Directions for this task: Your answer should be the exact lines of the data below from the one containing "Delivered Since Last Conference" through the one containing "September 2006 Production Releases"; please include nothing else.

Content starts

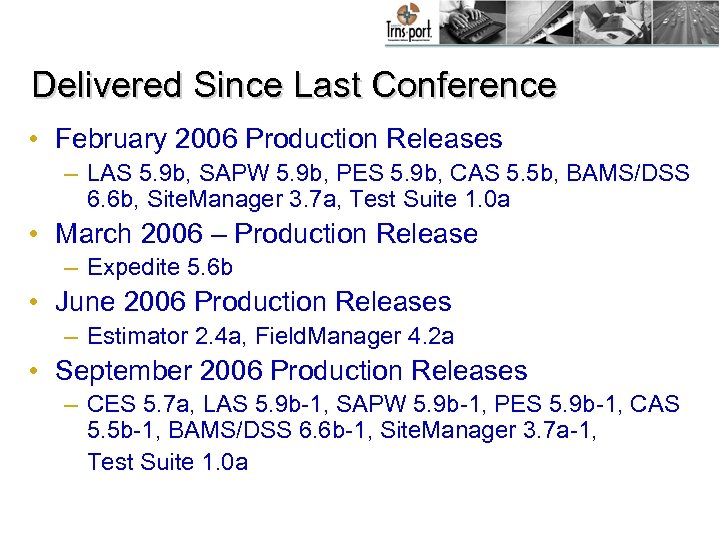 Trns·port

Delivered Since Last Conference

• February 2006 Production Releases
– LAS 5.9b, SAPW 5.9b, PES 5.9b, CAS 5.5b, BAMS/DSS 6.6b, SiteManager 3.7a, Test Suite 1.0a
• March 2006 – Production Release
– Expedite 5.6b
• June 2006 Production Releases
– Estimator 2.4a, FieldManager 4.2a
• September 2006 Production Releases
– CES 5.7a, LAS 5.9b-1, SAPW 5.9b-1, PES 5.9b-1, CAS 5.5b-1, BAMS/DSS 6.6b-1, SiteManager 3.7a-1, Test Suite 1.0a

Content ends

Response to this exercise:
Delivered Since Last Conference

• February 2006 Production Releases
– LAS 5.9b, SAPW 5.9b, PES 5.9b, CAS 5.5b, BAMS/DSS 6.6b, SiteManager 3.7a, Test Suite 1.0a
• March 2006 – Production Release
– Expedite 5.6b
• June 2006 Production Releases
– Estimator 2.4a, FieldManager 4.2a
• September 2006 Production Releases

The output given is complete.